··· Text provided ···
Finally, we see more funders realizing that they have developed a strong power to convene. In our work at Maytree, we have noticed over the years a growing willingness of people to come to a meeting if we invite them. We have become, to some extent, a “safe house,” where hard issues in the community can be discussed with relative impunity. Many funders have that ability, particularly the ability to attract normally reluctant participants. It is, I suppose, one of those moments when the power differential can be used to good effect, to get a community conversation started around hard issues. The great American philanthropist, David Rockefeller, was once asked, given all the considerable work he had done in philanthropy, what he thought was his most powerful tool. His reply was, “the power to convene.” We have it, particularly those who have been around a while and have a good track record of community contribution, and we should use it.
Some Cautionary Tales
Before I conclude, I want to sound two cautionary notes.
The first is about risk. We hear a lot these days about risk taking, about how the philanthropic dollar is the risk capital of society and how philanthropy should act more like venture capital. It is very fashionable talk, and I agree with much of it, particularly the bit about the risk capital of society. But let us always be clear on one thing: whose risk are we talking about? Most of the time, the risk is not to us or to our capital, which we don’t expect to see again anyway. Rather, the risk is to the organizations we fund or, worse, to their clients. Much of the risk the venture philanthropists create is to organizations that they force to change by adopting new strategies, new programs, or new processes. They put at risk sustainability, durability, tried-and-true (if unspectacular) practice, and existing relationships between agencies and clients. Some charities can resist the siren call of change backed by funding. As funders, let’s always be clear on whose risk we are talking about.
The second caution is about orthodoxy. I mean here the orthodoxy of thought and approach that most of us have. The left has for years had orthodoxy about the business community, which it sees as venal and corrupt. The right has orthodoxy about taxation and government involvement. Orthodoxy can be helpful as a way of organizing thoughts and principles. But it can also get in the way. It can become a barrier to conversation and to progress. It is hard to change someone else’s orthodoxy. But you can change your own and encourage those in your group to change theirs.
The Privilege of Sisyphus
Let me end with the hard work of country building. We are all engaged in this work. It is hard, and we need all hands on deck. We can’t afford to leave anyone out or to exclude any effort. It doesn’t matter whether you arrived here 100 years ago or 100 days ago. It doesn’t matter if you came from 100 miles down the road or halfway around the world. We need all hands to the task, and we need to find ways to include everyone to make their contributions, large and small.
Grantmakers, who bring capital to bear to the task, are privileged to do this work. We should never forget this, even on those hard days when we seem to be surrounded by ingrates and whiners. It is a privilege to go out each day, put our shoulder to the stone, and try to move it up the hill. On some days, we will make some progress, moving it a bit forward. On other days, it will slip back. But it is an enormous honour to be engaged in the work of building a great nation, to step into the place of our forbears in this work, and to prepare a place for those who follow. Our reward is in the privilege extended to us to do this great work.
··· Given entries ···
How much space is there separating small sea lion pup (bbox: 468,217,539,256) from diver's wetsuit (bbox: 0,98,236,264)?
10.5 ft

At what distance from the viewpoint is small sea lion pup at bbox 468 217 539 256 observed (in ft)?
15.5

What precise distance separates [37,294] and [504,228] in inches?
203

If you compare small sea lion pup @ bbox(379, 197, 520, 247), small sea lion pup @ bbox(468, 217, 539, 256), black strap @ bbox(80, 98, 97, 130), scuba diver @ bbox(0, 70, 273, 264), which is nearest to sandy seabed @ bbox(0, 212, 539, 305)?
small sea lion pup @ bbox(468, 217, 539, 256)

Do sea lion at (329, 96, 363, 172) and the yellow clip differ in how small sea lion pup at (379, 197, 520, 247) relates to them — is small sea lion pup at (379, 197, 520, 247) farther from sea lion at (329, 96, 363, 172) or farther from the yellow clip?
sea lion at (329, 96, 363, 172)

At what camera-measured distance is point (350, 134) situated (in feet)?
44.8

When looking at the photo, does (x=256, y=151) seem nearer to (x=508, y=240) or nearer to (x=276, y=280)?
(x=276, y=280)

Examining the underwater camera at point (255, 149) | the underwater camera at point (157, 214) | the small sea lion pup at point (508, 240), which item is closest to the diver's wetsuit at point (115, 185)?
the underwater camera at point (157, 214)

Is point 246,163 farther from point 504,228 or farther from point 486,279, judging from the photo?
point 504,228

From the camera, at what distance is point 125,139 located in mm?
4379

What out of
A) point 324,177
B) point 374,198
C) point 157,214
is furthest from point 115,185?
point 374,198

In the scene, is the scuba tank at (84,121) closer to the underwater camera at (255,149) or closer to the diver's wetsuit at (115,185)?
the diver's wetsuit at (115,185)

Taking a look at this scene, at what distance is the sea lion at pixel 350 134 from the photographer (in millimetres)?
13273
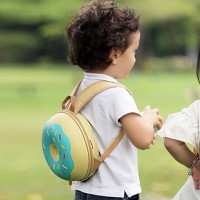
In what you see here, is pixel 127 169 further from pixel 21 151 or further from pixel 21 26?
pixel 21 26

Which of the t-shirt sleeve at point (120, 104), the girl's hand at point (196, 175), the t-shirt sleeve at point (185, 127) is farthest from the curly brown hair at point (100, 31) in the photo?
the girl's hand at point (196, 175)

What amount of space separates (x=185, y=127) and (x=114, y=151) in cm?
30

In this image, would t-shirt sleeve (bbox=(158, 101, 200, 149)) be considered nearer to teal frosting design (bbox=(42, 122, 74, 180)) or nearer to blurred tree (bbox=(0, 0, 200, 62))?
teal frosting design (bbox=(42, 122, 74, 180))

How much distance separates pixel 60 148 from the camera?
2.46 meters

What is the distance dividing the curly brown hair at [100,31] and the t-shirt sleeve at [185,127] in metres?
0.34

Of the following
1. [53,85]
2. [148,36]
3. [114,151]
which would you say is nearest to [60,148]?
[114,151]

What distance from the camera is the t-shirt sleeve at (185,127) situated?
2.29 meters

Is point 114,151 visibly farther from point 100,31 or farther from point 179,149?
point 100,31

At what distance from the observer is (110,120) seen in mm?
2461

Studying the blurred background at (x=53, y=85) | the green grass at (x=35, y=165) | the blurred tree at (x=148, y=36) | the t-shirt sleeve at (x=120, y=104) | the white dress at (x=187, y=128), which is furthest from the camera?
the blurred tree at (x=148, y=36)

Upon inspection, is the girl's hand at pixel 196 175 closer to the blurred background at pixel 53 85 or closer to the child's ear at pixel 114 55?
the child's ear at pixel 114 55

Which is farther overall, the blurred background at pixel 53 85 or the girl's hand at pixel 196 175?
the blurred background at pixel 53 85

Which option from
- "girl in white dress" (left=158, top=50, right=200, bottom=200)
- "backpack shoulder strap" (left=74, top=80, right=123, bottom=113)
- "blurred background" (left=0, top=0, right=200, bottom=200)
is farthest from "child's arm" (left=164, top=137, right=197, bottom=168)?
"blurred background" (left=0, top=0, right=200, bottom=200)

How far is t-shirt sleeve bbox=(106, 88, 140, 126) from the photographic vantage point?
2.40 meters
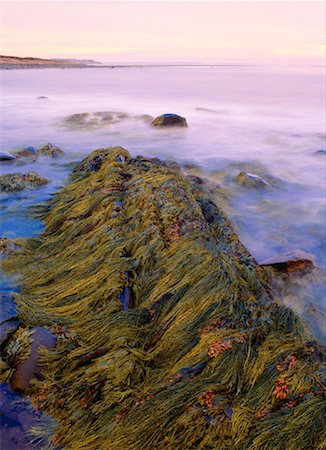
···
Activity list
1. From the philanthropy text, list the things that venture philanthropists put at risk when they force organizations to change.
2. Reproduce everything in the philanthropy text from "The Privilege of" down to "large and small.".

Task-by-task results
1.
- Sustainability
- Durability
- Tried-and-true (if unspectacular) practice
- Existing relationships between agencies and clients

2.
The Privilege of Sisyphus
Let me end with the hard work of country building. We are all engaged in this work. It is hard, and we need all hands on deck. We can’t afford to leave anyone out or to exclude any effort. It doesn’t matter whether you arrived here 100 years ago or 100 days ago. It doesn’t matter if you came from 100 miles down the road or halfway around the world. We need all hands to the task, and we need to find ways to include everyone to make their contributions, large and small.